Since then, his illness has progressed, and he is now in full-time care in a nursing home, Crawford O'Brien told Miriam O’Callaghan on RTÉ Radio 1’s Sunday with Miriam.

She explained that his illness had “galloped” in the last year, leading to what she described as "the hardest decision I've ever had to make".

“Last year was a disaster. His illness galloped, is the only way I can describe it. And the decision had to be made that Bryan would go into a nursing home,” she said.

 The Lord Mayor of Dublin, Emma Blain, singer Daniel O’Donnell and actors Úna Crawford O’Brien and Bryan Murray pictured at the launch of Alzheimer’s Tea Day in 2025. Picture: Leon Farrell / Photocall Ireland.
The Lord Mayor of Dublin, Emma Blain, singer Daniel O’Donnell and actors Úna Crawford O’Brien and Bryan Murray pictured at the launch of Alzheimer’s Tea Day in 2025. Picture: Leon Farrell / Photocall Ireland.

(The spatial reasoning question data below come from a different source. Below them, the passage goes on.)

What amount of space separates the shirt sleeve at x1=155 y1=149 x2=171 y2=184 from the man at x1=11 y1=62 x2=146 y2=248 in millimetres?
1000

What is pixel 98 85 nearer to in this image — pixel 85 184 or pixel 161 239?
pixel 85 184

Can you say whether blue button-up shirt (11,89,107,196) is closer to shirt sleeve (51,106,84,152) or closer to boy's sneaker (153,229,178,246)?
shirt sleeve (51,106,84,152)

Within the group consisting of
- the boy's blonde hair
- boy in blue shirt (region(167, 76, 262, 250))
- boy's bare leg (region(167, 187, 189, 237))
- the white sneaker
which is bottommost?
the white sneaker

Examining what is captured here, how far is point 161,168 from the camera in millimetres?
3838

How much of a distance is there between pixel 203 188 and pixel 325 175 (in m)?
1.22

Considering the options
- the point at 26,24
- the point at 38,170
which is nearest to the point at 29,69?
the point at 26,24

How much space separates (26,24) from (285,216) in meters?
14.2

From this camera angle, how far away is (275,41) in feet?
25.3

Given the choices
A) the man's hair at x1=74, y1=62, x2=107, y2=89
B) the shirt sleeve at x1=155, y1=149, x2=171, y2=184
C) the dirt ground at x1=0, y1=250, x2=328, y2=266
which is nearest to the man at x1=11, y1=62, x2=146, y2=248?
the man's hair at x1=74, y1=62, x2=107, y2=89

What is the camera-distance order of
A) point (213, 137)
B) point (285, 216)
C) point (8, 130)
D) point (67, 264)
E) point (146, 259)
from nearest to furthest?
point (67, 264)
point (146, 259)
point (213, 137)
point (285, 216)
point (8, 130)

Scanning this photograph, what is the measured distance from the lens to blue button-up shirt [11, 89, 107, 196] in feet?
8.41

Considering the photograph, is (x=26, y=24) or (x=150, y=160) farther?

“I think it was probably the hardest decision I've ever had to make because I really thought I could cope. And I knew I was a strong person. I had survived my daughter dying, and I thought if I could survive that, I could survive anything. So I was determined to look after Bryan myself, but I just couldn’t in the end.” 

When asked if there was a moment in particular that had led her to make that decision, she said: “It wasn’t any one thing…. It was just a continuous build-up. Every day was different.

“You could never plan what would be good one day, would be bad the next. And Bryan’s mood, as I say, changed. He was always so good-humoured. Now, he would get very angry with me. When he would talk to me, I didn’t know if the right answer would be yes or if it would be no, and so I was walking on eggshells all the time.” 

She said that even though she knew it was the right decision, it broke her heart to make it.

“Everybody who was seeing him regularly knew it was the only thing to do and that was very reassuring for me, even though it broke my heart,” she said.

She said that even though she does not believe that he knows who she is when she visits him, that he is always smjiling and in good spirits again.

“His mood has changed completely again, and he’s in great form all the time and he will smile when I come in, but then he smiles at everybody, and I’ll say, ‘It’s Úna’ and he’ll go, ‘Yes, yes’.” 

She said that when she brings their dog Bob to visit, he does not know him at first, but that he’ll call him by his name when on a walk.

“He doesn’t know the dog when I bring Bob in to see him but if we’re out walking, he’ll take the lead and at some stage he’ll say, 'Come on Bob, come on.’ That’s the only person that he calls by name now,” she said.